Records supplied:

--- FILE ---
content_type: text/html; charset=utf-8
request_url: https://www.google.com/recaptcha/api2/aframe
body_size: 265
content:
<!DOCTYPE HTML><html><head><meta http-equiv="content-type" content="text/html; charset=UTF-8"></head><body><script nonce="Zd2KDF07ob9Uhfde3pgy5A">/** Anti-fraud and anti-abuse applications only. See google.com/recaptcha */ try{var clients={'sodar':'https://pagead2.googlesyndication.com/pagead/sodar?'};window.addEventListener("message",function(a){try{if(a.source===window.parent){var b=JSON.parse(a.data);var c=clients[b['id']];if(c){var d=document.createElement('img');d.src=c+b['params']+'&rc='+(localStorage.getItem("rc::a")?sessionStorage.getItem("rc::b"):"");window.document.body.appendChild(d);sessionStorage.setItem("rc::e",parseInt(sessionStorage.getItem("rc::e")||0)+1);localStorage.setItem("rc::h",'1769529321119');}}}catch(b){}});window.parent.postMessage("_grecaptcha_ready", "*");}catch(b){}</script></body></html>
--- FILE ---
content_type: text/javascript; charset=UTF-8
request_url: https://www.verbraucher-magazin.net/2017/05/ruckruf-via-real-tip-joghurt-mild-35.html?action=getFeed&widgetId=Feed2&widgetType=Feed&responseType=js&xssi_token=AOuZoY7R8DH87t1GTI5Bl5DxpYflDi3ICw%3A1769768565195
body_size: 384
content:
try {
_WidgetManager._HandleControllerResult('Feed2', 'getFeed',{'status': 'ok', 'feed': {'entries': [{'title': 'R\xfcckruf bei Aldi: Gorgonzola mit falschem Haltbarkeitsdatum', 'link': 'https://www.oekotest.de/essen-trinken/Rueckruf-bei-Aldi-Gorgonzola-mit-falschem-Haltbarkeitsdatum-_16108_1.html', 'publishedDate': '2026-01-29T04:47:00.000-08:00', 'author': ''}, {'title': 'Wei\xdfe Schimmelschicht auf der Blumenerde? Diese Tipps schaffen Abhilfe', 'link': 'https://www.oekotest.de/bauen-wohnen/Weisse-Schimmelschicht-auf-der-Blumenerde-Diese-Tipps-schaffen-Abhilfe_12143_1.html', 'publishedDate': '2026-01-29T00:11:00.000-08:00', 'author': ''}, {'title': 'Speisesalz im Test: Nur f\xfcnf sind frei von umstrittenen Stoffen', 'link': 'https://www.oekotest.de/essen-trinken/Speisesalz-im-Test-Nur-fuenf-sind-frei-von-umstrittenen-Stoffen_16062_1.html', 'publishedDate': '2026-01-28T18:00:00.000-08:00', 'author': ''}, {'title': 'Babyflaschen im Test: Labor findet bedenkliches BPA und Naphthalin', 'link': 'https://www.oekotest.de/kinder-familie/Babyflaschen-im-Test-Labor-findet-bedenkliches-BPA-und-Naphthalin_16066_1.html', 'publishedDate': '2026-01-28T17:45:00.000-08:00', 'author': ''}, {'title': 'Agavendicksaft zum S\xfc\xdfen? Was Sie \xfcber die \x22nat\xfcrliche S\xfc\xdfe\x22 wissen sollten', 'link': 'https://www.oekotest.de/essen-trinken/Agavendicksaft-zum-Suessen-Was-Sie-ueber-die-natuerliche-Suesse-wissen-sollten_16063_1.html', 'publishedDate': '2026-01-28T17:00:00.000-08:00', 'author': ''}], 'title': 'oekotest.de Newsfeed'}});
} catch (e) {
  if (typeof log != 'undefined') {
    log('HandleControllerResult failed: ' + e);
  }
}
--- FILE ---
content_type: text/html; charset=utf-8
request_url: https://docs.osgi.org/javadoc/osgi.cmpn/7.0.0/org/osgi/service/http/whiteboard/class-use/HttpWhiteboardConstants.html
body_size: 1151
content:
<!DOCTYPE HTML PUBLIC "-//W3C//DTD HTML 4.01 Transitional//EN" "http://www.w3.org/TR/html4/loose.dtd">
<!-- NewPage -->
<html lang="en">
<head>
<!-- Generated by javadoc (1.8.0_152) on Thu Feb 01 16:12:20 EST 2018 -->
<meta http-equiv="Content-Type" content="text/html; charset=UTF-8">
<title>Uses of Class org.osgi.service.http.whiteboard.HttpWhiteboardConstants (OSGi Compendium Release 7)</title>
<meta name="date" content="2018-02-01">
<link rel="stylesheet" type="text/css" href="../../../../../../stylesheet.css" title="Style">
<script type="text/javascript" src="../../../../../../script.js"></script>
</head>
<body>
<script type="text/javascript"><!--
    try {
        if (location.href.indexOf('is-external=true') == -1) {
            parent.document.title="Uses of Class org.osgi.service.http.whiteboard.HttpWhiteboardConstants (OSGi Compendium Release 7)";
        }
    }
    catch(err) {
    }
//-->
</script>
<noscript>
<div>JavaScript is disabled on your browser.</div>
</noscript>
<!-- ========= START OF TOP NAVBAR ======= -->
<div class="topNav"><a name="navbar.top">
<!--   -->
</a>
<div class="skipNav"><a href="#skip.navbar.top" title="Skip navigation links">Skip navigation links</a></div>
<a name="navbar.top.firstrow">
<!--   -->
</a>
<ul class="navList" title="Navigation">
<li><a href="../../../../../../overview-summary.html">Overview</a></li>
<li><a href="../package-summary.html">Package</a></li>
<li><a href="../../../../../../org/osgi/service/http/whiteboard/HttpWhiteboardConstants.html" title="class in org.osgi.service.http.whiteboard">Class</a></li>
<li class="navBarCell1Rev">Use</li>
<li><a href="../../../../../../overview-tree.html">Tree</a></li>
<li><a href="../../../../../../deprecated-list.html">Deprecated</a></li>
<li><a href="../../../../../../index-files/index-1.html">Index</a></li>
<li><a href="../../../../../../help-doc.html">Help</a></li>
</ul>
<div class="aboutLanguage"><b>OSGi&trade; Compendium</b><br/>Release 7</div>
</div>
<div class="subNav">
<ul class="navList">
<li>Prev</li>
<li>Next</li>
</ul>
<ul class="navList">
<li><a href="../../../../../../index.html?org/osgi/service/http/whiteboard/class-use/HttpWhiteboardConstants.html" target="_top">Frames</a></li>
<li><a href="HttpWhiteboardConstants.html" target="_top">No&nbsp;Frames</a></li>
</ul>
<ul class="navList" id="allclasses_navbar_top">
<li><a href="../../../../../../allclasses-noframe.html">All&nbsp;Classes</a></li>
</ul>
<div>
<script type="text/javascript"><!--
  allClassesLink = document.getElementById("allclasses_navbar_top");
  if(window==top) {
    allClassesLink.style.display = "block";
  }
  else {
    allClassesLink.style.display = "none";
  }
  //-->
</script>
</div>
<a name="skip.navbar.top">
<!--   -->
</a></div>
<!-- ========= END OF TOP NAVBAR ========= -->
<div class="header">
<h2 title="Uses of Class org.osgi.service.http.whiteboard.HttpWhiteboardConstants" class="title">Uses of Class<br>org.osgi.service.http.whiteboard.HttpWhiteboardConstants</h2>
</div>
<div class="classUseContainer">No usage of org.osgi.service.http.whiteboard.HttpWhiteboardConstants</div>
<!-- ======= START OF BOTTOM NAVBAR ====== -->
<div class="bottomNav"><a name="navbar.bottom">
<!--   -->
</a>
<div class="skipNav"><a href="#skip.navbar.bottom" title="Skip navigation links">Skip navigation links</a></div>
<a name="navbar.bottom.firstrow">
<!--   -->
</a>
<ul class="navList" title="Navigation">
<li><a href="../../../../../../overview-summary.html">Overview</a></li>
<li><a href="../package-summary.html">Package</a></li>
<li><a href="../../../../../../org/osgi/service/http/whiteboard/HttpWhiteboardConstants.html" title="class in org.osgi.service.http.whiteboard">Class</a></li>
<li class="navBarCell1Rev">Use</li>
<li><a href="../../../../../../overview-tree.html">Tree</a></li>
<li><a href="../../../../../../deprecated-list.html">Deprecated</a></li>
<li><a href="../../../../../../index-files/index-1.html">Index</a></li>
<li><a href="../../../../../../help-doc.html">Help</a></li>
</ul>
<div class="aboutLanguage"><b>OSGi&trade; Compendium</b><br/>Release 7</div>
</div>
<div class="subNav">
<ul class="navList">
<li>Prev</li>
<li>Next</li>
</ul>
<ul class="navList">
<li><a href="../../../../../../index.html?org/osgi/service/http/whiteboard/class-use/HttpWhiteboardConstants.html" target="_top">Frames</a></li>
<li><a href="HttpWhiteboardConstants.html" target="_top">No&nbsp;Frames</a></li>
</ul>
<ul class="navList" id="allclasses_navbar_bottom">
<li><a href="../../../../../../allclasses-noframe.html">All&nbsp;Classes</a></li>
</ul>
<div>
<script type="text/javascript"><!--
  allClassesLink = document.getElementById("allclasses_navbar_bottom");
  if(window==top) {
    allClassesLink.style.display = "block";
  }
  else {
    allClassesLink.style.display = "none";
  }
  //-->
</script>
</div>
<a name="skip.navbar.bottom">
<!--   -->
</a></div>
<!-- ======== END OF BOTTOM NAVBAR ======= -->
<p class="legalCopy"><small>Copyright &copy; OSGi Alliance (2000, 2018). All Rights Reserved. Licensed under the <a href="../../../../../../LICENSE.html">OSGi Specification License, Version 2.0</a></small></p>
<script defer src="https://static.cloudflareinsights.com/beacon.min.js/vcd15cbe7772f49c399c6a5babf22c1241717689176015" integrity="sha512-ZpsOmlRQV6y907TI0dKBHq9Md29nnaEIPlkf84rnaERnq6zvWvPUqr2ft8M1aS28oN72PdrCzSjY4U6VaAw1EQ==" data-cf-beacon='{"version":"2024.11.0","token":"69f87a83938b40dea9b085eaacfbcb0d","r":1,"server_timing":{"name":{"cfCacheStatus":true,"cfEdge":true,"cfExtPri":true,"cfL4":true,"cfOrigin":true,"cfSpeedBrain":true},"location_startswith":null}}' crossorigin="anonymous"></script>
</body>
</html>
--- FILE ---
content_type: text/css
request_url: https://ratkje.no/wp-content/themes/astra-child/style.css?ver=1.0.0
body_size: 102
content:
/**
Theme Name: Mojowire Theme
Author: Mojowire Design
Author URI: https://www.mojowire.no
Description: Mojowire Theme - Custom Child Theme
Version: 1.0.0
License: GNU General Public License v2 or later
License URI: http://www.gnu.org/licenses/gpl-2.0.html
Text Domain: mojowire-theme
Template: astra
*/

Problem: Each line above that contains the string "Release" should be copied.

Task answer:
<title>Uses of Class org.osgi.service.http.whiteboard.HttpWhiteboardConstants (OSGi Compendium Release 7)</title>
            parent.document.title="Uses of Class org.osgi.service.http.whiteboard.HttpWhiteboardConstants (OSGi Compendium Release 7)";
<div class="aboutLanguage"><b>OSGi&trade; Compendium</b><br/>Release 7</div>
<div class="aboutLanguage"><b>OSGi&trade; Compendium</b><br/>Release 7</div>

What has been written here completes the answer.